_What is needed_
Would you transcribe all of the data exactly, down to the last character?

_Supplied entries_
========================

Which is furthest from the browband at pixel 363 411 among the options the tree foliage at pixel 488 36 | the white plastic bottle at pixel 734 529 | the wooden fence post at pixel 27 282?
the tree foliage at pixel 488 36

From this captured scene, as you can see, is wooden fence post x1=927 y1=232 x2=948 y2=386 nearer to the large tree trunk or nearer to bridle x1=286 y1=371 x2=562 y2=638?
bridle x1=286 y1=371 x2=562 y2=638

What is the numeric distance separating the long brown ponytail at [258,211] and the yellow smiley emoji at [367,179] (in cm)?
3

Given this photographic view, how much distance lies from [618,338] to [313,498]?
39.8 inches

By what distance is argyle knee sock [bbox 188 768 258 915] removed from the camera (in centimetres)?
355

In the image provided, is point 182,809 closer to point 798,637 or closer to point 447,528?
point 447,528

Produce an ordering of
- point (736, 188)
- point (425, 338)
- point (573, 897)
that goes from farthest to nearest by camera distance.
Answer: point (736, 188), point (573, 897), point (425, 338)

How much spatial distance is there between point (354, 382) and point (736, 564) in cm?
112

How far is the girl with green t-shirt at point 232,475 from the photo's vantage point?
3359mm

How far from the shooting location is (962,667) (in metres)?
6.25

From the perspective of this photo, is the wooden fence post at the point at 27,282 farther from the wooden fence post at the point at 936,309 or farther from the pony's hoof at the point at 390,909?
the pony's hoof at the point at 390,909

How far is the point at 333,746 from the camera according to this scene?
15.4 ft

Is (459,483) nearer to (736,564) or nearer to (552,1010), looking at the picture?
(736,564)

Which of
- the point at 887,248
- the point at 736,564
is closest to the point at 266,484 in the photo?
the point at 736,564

========================

_Answer to this task_
Which is furthest from the browband at pixel 363 411 among the options the tree foliage at pixel 488 36 | the white plastic bottle at pixel 734 529 | the wooden fence post at pixel 27 282?
the tree foliage at pixel 488 36

From this captured scene, as you can see, is wooden fence post x1=927 y1=232 x2=948 y2=386 nearer to the large tree trunk or nearer to bridle x1=286 y1=371 x2=562 y2=638?
bridle x1=286 y1=371 x2=562 y2=638

What is the numeric distance separating the long brown ponytail at [258,211] and the yellow smiley emoji at [367,179] (in cm)?
3

Given this photographic view, how much distance lies from [618,338] to [313,498]?
39.8 inches

By what distance is argyle knee sock [bbox 188 768 258 915] removed from the camera (in centimetres)?
355

In the image provided, is point 182,809 closer to point 798,637 or closer to point 447,528?
point 447,528

Produce an ordering of
- point (736, 188)
- point (425, 338)
- point (573, 897)
that goes from farthest to nearest by camera distance.
Answer: point (736, 188), point (573, 897), point (425, 338)

How much spatial distance is there between point (354, 382) and point (736, 564) in cm?
112

How far is the girl with green t-shirt at point 232,475 from the photo's vantage point?
3359mm

How far from the shooting location is (962,667) (in metres)?
6.25

From the perspective of this photo, is the wooden fence post at the point at 27,282 farther from the wooden fence post at the point at 936,309 or farther from the pony's hoof at the point at 390,909?
the pony's hoof at the point at 390,909

How far is the point at 333,746 from the camera according to this scene?
15.4 ft

Is (459,483) nearer to (736,564) or nearer to (552,1010), looking at the picture?
(736,564)

Which of
- the point at 887,248
- the point at 736,564
is closest to the point at 266,484 in the photo?
the point at 736,564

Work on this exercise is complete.